Climate finance fundamentals 5: REDD+ finance (2017 update)

Publication series
December 2017
Neil Bird, Charlene Watson, Liane Schalatek, Katharina Keil

This series of short, introductory briefings are designed for readers new to the debate on global climate change financing. In light of the fast pace of developments in climate finance, the briefs provide a better understanding of the quantity and quality of financial flows going to developing countries.

Since 2008, over USD 4 billion has been pledged to multilateral climate funds that support efforts to reduce emissions from deforestation and degradation plus conservation (REDD+). Despite strong interest in the potential to harness market based mechanisms to support REDD+ programmes, the future of such mechanisms remains highly uncertain. The last year has seen few approvals for REDD+, though the announcement of the Green Climate Fund’s five-year pilot for REDD+ worth USD 500 million gives forest conservation efforts a timely financing boost.

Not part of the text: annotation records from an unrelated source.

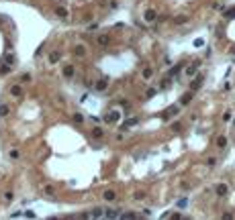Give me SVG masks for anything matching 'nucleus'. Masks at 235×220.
<instances>
[{"label":"nucleus","instance_id":"1","mask_svg":"<svg viewBox=\"0 0 235 220\" xmlns=\"http://www.w3.org/2000/svg\"><path fill=\"white\" fill-rule=\"evenodd\" d=\"M180 108H182L180 104H172V106H168V108H166V112H164V120H170L172 116H178V114H180Z\"/></svg>","mask_w":235,"mask_h":220},{"label":"nucleus","instance_id":"2","mask_svg":"<svg viewBox=\"0 0 235 220\" xmlns=\"http://www.w3.org/2000/svg\"><path fill=\"white\" fill-rule=\"evenodd\" d=\"M121 114H123V112H119V110H110L108 114H104V122H108V124H115V122H119V120H121Z\"/></svg>","mask_w":235,"mask_h":220},{"label":"nucleus","instance_id":"3","mask_svg":"<svg viewBox=\"0 0 235 220\" xmlns=\"http://www.w3.org/2000/svg\"><path fill=\"white\" fill-rule=\"evenodd\" d=\"M108 84H110V80H108L106 76H102L100 80H98V81H96V84H94V90H96V92H106V88H108Z\"/></svg>","mask_w":235,"mask_h":220},{"label":"nucleus","instance_id":"4","mask_svg":"<svg viewBox=\"0 0 235 220\" xmlns=\"http://www.w3.org/2000/svg\"><path fill=\"white\" fill-rule=\"evenodd\" d=\"M200 65H202L200 61H192V65H188L186 70H184V76H186V78H194V76H196V71H198V67H200Z\"/></svg>","mask_w":235,"mask_h":220},{"label":"nucleus","instance_id":"5","mask_svg":"<svg viewBox=\"0 0 235 220\" xmlns=\"http://www.w3.org/2000/svg\"><path fill=\"white\" fill-rule=\"evenodd\" d=\"M204 84V76L202 73H198L194 80H192V84H190V92H196V90H200V86Z\"/></svg>","mask_w":235,"mask_h":220},{"label":"nucleus","instance_id":"6","mask_svg":"<svg viewBox=\"0 0 235 220\" xmlns=\"http://www.w3.org/2000/svg\"><path fill=\"white\" fill-rule=\"evenodd\" d=\"M143 21L145 23H155L157 21V12L153 10V8H147V10L143 12Z\"/></svg>","mask_w":235,"mask_h":220},{"label":"nucleus","instance_id":"7","mask_svg":"<svg viewBox=\"0 0 235 220\" xmlns=\"http://www.w3.org/2000/svg\"><path fill=\"white\" fill-rule=\"evenodd\" d=\"M139 124V118L137 116H133V118H127V120H123L121 122V130H125V128H131V127H137Z\"/></svg>","mask_w":235,"mask_h":220},{"label":"nucleus","instance_id":"8","mask_svg":"<svg viewBox=\"0 0 235 220\" xmlns=\"http://www.w3.org/2000/svg\"><path fill=\"white\" fill-rule=\"evenodd\" d=\"M215 194L219 198H225L227 194H229V185L227 184H217V187H215Z\"/></svg>","mask_w":235,"mask_h":220},{"label":"nucleus","instance_id":"9","mask_svg":"<svg viewBox=\"0 0 235 220\" xmlns=\"http://www.w3.org/2000/svg\"><path fill=\"white\" fill-rule=\"evenodd\" d=\"M76 76V67L72 65V63H68V65H63V78L66 80H72Z\"/></svg>","mask_w":235,"mask_h":220},{"label":"nucleus","instance_id":"10","mask_svg":"<svg viewBox=\"0 0 235 220\" xmlns=\"http://www.w3.org/2000/svg\"><path fill=\"white\" fill-rule=\"evenodd\" d=\"M192 98H194V96H192V92L188 90L186 94H182V98H180V102H178V104H180V106H188L190 102H192Z\"/></svg>","mask_w":235,"mask_h":220},{"label":"nucleus","instance_id":"11","mask_svg":"<svg viewBox=\"0 0 235 220\" xmlns=\"http://www.w3.org/2000/svg\"><path fill=\"white\" fill-rule=\"evenodd\" d=\"M119 212L117 208H106V210H102V216H106V218H119Z\"/></svg>","mask_w":235,"mask_h":220},{"label":"nucleus","instance_id":"12","mask_svg":"<svg viewBox=\"0 0 235 220\" xmlns=\"http://www.w3.org/2000/svg\"><path fill=\"white\" fill-rule=\"evenodd\" d=\"M215 145H217V149H225V147L229 145V139H227L225 135H221V137H217V141H215Z\"/></svg>","mask_w":235,"mask_h":220},{"label":"nucleus","instance_id":"13","mask_svg":"<svg viewBox=\"0 0 235 220\" xmlns=\"http://www.w3.org/2000/svg\"><path fill=\"white\" fill-rule=\"evenodd\" d=\"M96 43H98L100 47H106L108 43H110V37H108V35H98V37H96Z\"/></svg>","mask_w":235,"mask_h":220},{"label":"nucleus","instance_id":"14","mask_svg":"<svg viewBox=\"0 0 235 220\" xmlns=\"http://www.w3.org/2000/svg\"><path fill=\"white\" fill-rule=\"evenodd\" d=\"M90 135H92V139H102V137H104V128H100V127H94Z\"/></svg>","mask_w":235,"mask_h":220},{"label":"nucleus","instance_id":"15","mask_svg":"<svg viewBox=\"0 0 235 220\" xmlns=\"http://www.w3.org/2000/svg\"><path fill=\"white\" fill-rule=\"evenodd\" d=\"M102 198H104L106 202H113V200H117V192L115 190H106L104 194H102Z\"/></svg>","mask_w":235,"mask_h":220},{"label":"nucleus","instance_id":"16","mask_svg":"<svg viewBox=\"0 0 235 220\" xmlns=\"http://www.w3.org/2000/svg\"><path fill=\"white\" fill-rule=\"evenodd\" d=\"M74 55H76V57H84V55H86V47L84 45H76L74 47Z\"/></svg>","mask_w":235,"mask_h":220},{"label":"nucleus","instance_id":"17","mask_svg":"<svg viewBox=\"0 0 235 220\" xmlns=\"http://www.w3.org/2000/svg\"><path fill=\"white\" fill-rule=\"evenodd\" d=\"M182 70H184V63H178V65H174V67L170 70V76H168V78H174V76H176V73H180Z\"/></svg>","mask_w":235,"mask_h":220},{"label":"nucleus","instance_id":"18","mask_svg":"<svg viewBox=\"0 0 235 220\" xmlns=\"http://www.w3.org/2000/svg\"><path fill=\"white\" fill-rule=\"evenodd\" d=\"M10 96L21 98V96H23V88H21V86H12V88H10Z\"/></svg>","mask_w":235,"mask_h":220},{"label":"nucleus","instance_id":"19","mask_svg":"<svg viewBox=\"0 0 235 220\" xmlns=\"http://www.w3.org/2000/svg\"><path fill=\"white\" fill-rule=\"evenodd\" d=\"M59 59H61V53L59 51H51L49 53V63H57Z\"/></svg>","mask_w":235,"mask_h":220},{"label":"nucleus","instance_id":"20","mask_svg":"<svg viewBox=\"0 0 235 220\" xmlns=\"http://www.w3.org/2000/svg\"><path fill=\"white\" fill-rule=\"evenodd\" d=\"M55 16H57V19H68V10H66L63 6H57V8H55Z\"/></svg>","mask_w":235,"mask_h":220},{"label":"nucleus","instance_id":"21","mask_svg":"<svg viewBox=\"0 0 235 220\" xmlns=\"http://www.w3.org/2000/svg\"><path fill=\"white\" fill-rule=\"evenodd\" d=\"M151 76H153V70H151V67H143V71H141V78H143V80H149Z\"/></svg>","mask_w":235,"mask_h":220},{"label":"nucleus","instance_id":"22","mask_svg":"<svg viewBox=\"0 0 235 220\" xmlns=\"http://www.w3.org/2000/svg\"><path fill=\"white\" fill-rule=\"evenodd\" d=\"M188 23V16L186 14H180V16H176L174 19V24H186Z\"/></svg>","mask_w":235,"mask_h":220},{"label":"nucleus","instance_id":"23","mask_svg":"<svg viewBox=\"0 0 235 220\" xmlns=\"http://www.w3.org/2000/svg\"><path fill=\"white\" fill-rule=\"evenodd\" d=\"M188 206V198H180L176 202V208H186Z\"/></svg>","mask_w":235,"mask_h":220},{"label":"nucleus","instance_id":"24","mask_svg":"<svg viewBox=\"0 0 235 220\" xmlns=\"http://www.w3.org/2000/svg\"><path fill=\"white\" fill-rule=\"evenodd\" d=\"M145 196H147V194H145V192H135V194H133V200H137V202H139V200H145Z\"/></svg>","mask_w":235,"mask_h":220},{"label":"nucleus","instance_id":"25","mask_svg":"<svg viewBox=\"0 0 235 220\" xmlns=\"http://www.w3.org/2000/svg\"><path fill=\"white\" fill-rule=\"evenodd\" d=\"M155 94H157V88H149V90H147V92H145V98H147V100H149V98H153V96H155Z\"/></svg>","mask_w":235,"mask_h":220},{"label":"nucleus","instance_id":"26","mask_svg":"<svg viewBox=\"0 0 235 220\" xmlns=\"http://www.w3.org/2000/svg\"><path fill=\"white\" fill-rule=\"evenodd\" d=\"M90 216H94V218H100V216H102V208H94Z\"/></svg>","mask_w":235,"mask_h":220},{"label":"nucleus","instance_id":"27","mask_svg":"<svg viewBox=\"0 0 235 220\" xmlns=\"http://www.w3.org/2000/svg\"><path fill=\"white\" fill-rule=\"evenodd\" d=\"M119 104H121V108H123V110H131V102H127V100H121Z\"/></svg>","mask_w":235,"mask_h":220},{"label":"nucleus","instance_id":"28","mask_svg":"<svg viewBox=\"0 0 235 220\" xmlns=\"http://www.w3.org/2000/svg\"><path fill=\"white\" fill-rule=\"evenodd\" d=\"M217 161H219L217 157H209V159H207V165H209V167H215V165H217Z\"/></svg>","mask_w":235,"mask_h":220},{"label":"nucleus","instance_id":"29","mask_svg":"<svg viewBox=\"0 0 235 220\" xmlns=\"http://www.w3.org/2000/svg\"><path fill=\"white\" fill-rule=\"evenodd\" d=\"M172 130H174V133H180V130H182V124H180V122H172Z\"/></svg>","mask_w":235,"mask_h":220},{"label":"nucleus","instance_id":"30","mask_svg":"<svg viewBox=\"0 0 235 220\" xmlns=\"http://www.w3.org/2000/svg\"><path fill=\"white\" fill-rule=\"evenodd\" d=\"M4 61H6V65H12V63H14V55H12V53H8Z\"/></svg>","mask_w":235,"mask_h":220},{"label":"nucleus","instance_id":"31","mask_svg":"<svg viewBox=\"0 0 235 220\" xmlns=\"http://www.w3.org/2000/svg\"><path fill=\"white\" fill-rule=\"evenodd\" d=\"M74 122H84V116L80 114V112H76V114H74Z\"/></svg>","mask_w":235,"mask_h":220},{"label":"nucleus","instance_id":"32","mask_svg":"<svg viewBox=\"0 0 235 220\" xmlns=\"http://www.w3.org/2000/svg\"><path fill=\"white\" fill-rule=\"evenodd\" d=\"M21 81H23V84L31 81V73H23V76H21Z\"/></svg>","mask_w":235,"mask_h":220},{"label":"nucleus","instance_id":"33","mask_svg":"<svg viewBox=\"0 0 235 220\" xmlns=\"http://www.w3.org/2000/svg\"><path fill=\"white\" fill-rule=\"evenodd\" d=\"M45 194H47V196H53V194H55V190H53L51 185H45Z\"/></svg>","mask_w":235,"mask_h":220},{"label":"nucleus","instance_id":"34","mask_svg":"<svg viewBox=\"0 0 235 220\" xmlns=\"http://www.w3.org/2000/svg\"><path fill=\"white\" fill-rule=\"evenodd\" d=\"M8 114V106H0V116H6Z\"/></svg>","mask_w":235,"mask_h":220},{"label":"nucleus","instance_id":"35","mask_svg":"<svg viewBox=\"0 0 235 220\" xmlns=\"http://www.w3.org/2000/svg\"><path fill=\"white\" fill-rule=\"evenodd\" d=\"M204 45V39H194V47H202Z\"/></svg>","mask_w":235,"mask_h":220},{"label":"nucleus","instance_id":"36","mask_svg":"<svg viewBox=\"0 0 235 220\" xmlns=\"http://www.w3.org/2000/svg\"><path fill=\"white\" fill-rule=\"evenodd\" d=\"M225 16H227V19H231V16H235V8H231V10H227V12H225Z\"/></svg>","mask_w":235,"mask_h":220},{"label":"nucleus","instance_id":"37","mask_svg":"<svg viewBox=\"0 0 235 220\" xmlns=\"http://www.w3.org/2000/svg\"><path fill=\"white\" fill-rule=\"evenodd\" d=\"M223 120H225V122H227V120H231V112H229V110L223 114Z\"/></svg>","mask_w":235,"mask_h":220},{"label":"nucleus","instance_id":"38","mask_svg":"<svg viewBox=\"0 0 235 220\" xmlns=\"http://www.w3.org/2000/svg\"><path fill=\"white\" fill-rule=\"evenodd\" d=\"M10 157L12 159H19V151H10Z\"/></svg>","mask_w":235,"mask_h":220},{"label":"nucleus","instance_id":"39","mask_svg":"<svg viewBox=\"0 0 235 220\" xmlns=\"http://www.w3.org/2000/svg\"><path fill=\"white\" fill-rule=\"evenodd\" d=\"M4 198H6V200H8V202H10V200H12V198H14V196H12L10 192H6V194H4Z\"/></svg>","mask_w":235,"mask_h":220}]
</instances>
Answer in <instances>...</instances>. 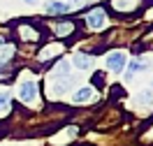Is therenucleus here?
Wrapping results in <instances>:
<instances>
[{
	"mask_svg": "<svg viewBox=\"0 0 153 146\" xmlns=\"http://www.w3.org/2000/svg\"><path fill=\"white\" fill-rule=\"evenodd\" d=\"M7 111H10V93L2 90V93H0V116L7 114Z\"/></svg>",
	"mask_w": 153,
	"mask_h": 146,
	"instance_id": "9b49d317",
	"label": "nucleus"
},
{
	"mask_svg": "<svg viewBox=\"0 0 153 146\" xmlns=\"http://www.w3.org/2000/svg\"><path fill=\"white\" fill-rule=\"evenodd\" d=\"M21 35H26V39H35V37H37V33H35V30H30L28 26H23V28H21Z\"/></svg>",
	"mask_w": 153,
	"mask_h": 146,
	"instance_id": "4468645a",
	"label": "nucleus"
},
{
	"mask_svg": "<svg viewBox=\"0 0 153 146\" xmlns=\"http://www.w3.org/2000/svg\"><path fill=\"white\" fill-rule=\"evenodd\" d=\"M76 70H91L93 67V56H88V53H76L74 58H72Z\"/></svg>",
	"mask_w": 153,
	"mask_h": 146,
	"instance_id": "20e7f679",
	"label": "nucleus"
},
{
	"mask_svg": "<svg viewBox=\"0 0 153 146\" xmlns=\"http://www.w3.org/2000/svg\"><path fill=\"white\" fill-rule=\"evenodd\" d=\"M26 2H28V5H35V2H37V0H26Z\"/></svg>",
	"mask_w": 153,
	"mask_h": 146,
	"instance_id": "f3484780",
	"label": "nucleus"
},
{
	"mask_svg": "<svg viewBox=\"0 0 153 146\" xmlns=\"http://www.w3.org/2000/svg\"><path fill=\"white\" fill-rule=\"evenodd\" d=\"M53 77L56 79H70V63L67 60H60L53 70Z\"/></svg>",
	"mask_w": 153,
	"mask_h": 146,
	"instance_id": "0eeeda50",
	"label": "nucleus"
},
{
	"mask_svg": "<svg viewBox=\"0 0 153 146\" xmlns=\"http://www.w3.org/2000/svg\"><path fill=\"white\" fill-rule=\"evenodd\" d=\"M60 51H63V47H60V44H51V47H47L42 53H39V58H42V60H49L53 53H60Z\"/></svg>",
	"mask_w": 153,
	"mask_h": 146,
	"instance_id": "1a4fd4ad",
	"label": "nucleus"
},
{
	"mask_svg": "<svg viewBox=\"0 0 153 146\" xmlns=\"http://www.w3.org/2000/svg\"><path fill=\"white\" fill-rule=\"evenodd\" d=\"M107 67L118 74V72L125 67V53L123 51H111V53L107 56Z\"/></svg>",
	"mask_w": 153,
	"mask_h": 146,
	"instance_id": "7ed1b4c3",
	"label": "nucleus"
},
{
	"mask_svg": "<svg viewBox=\"0 0 153 146\" xmlns=\"http://www.w3.org/2000/svg\"><path fill=\"white\" fill-rule=\"evenodd\" d=\"M19 100L26 104H33L37 100V84L35 81H23L19 86Z\"/></svg>",
	"mask_w": 153,
	"mask_h": 146,
	"instance_id": "f257e3e1",
	"label": "nucleus"
},
{
	"mask_svg": "<svg viewBox=\"0 0 153 146\" xmlns=\"http://www.w3.org/2000/svg\"><path fill=\"white\" fill-rule=\"evenodd\" d=\"M137 104H144V107L153 104V90H151V88H144V90H139V95H137Z\"/></svg>",
	"mask_w": 153,
	"mask_h": 146,
	"instance_id": "6e6552de",
	"label": "nucleus"
},
{
	"mask_svg": "<svg viewBox=\"0 0 153 146\" xmlns=\"http://www.w3.org/2000/svg\"><path fill=\"white\" fill-rule=\"evenodd\" d=\"M81 2H84V0H72V5H81Z\"/></svg>",
	"mask_w": 153,
	"mask_h": 146,
	"instance_id": "dca6fc26",
	"label": "nucleus"
},
{
	"mask_svg": "<svg viewBox=\"0 0 153 146\" xmlns=\"http://www.w3.org/2000/svg\"><path fill=\"white\" fill-rule=\"evenodd\" d=\"M86 23H88V28H93V30H102L107 26V14H105V10H100V7L91 10V12H88V16H86Z\"/></svg>",
	"mask_w": 153,
	"mask_h": 146,
	"instance_id": "f03ea898",
	"label": "nucleus"
},
{
	"mask_svg": "<svg viewBox=\"0 0 153 146\" xmlns=\"http://www.w3.org/2000/svg\"><path fill=\"white\" fill-rule=\"evenodd\" d=\"M72 33V23H63V26H56V35L58 37H65Z\"/></svg>",
	"mask_w": 153,
	"mask_h": 146,
	"instance_id": "f8f14e48",
	"label": "nucleus"
},
{
	"mask_svg": "<svg viewBox=\"0 0 153 146\" xmlns=\"http://www.w3.org/2000/svg\"><path fill=\"white\" fill-rule=\"evenodd\" d=\"M142 67H144V65L139 63V60H132V63H130V67H128V72H130V74H128V79H132V74H134V72H139Z\"/></svg>",
	"mask_w": 153,
	"mask_h": 146,
	"instance_id": "ddd939ff",
	"label": "nucleus"
},
{
	"mask_svg": "<svg viewBox=\"0 0 153 146\" xmlns=\"http://www.w3.org/2000/svg\"><path fill=\"white\" fill-rule=\"evenodd\" d=\"M93 84H97V86H102V74H100V72H97L95 77H93Z\"/></svg>",
	"mask_w": 153,
	"mask_h": 146,
	"instance_id": "2eb2a0df",
	"label": "nucleus"
},
{
	"mask_svg": "<svg viewBox=\"0 0 153 146\" xmlns=\"http://www.w3.org/2000/svg\"><path fill=\"white\" fill-rule=\"evenodd\" d=\"M114 7L116 10H134L137 7V0H114Z\"/></svg>",
	"mask_w": 153,
	"mask_h": 146,
	"instance_id": "9d476101",
	"label": "nucleus"
},
{
	"mask_svg": "<svg viewBox=\"0 0 153 146\" xmlns=\"http://www.w3.org/2000/svg\"><path fill=\"white\" fill-rule=\"evenodd\" d=\"M93 88L91 86H84V88H79V90H74V95H72V100H74L76 104H81V102H88V100H93Z\"/></svg>",
	"mask_w": 153,
	"mask_h": 146,
	"instance_id": "39448f33",
	"label": "nucleus"
},
{
	"mask_svg": "<svg viewBox=\"0 0 153 146\" xmlns=\"http://www.w3.org/2000/svg\"><path fill=\"white\" fill-rule=\"evenodd\" d=\"M44 10H47L49 14H63V12L70 10V5H67V2H60V0H49Z\"/></svg>",
	"mask_w": 153,
	"mask_h": 146,
	"instance_id": "423d86ee",
	"label": "nucleus"
}]
</instances>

Cumulatively, USD 1.7 billion has been approved for REDD+ activities since 2008; however, just USD 54 million has been approved in the last 12 months. Norway is the largest contributor of REDD+ finance, followed by the UK, Germany and the United States. There have been some significant changes in the REDD+ finance architecture and increasing efforts to support developing countries’ move beyond readiness and capacity building to demonstration programmes and emission reductions with payments based on verified results.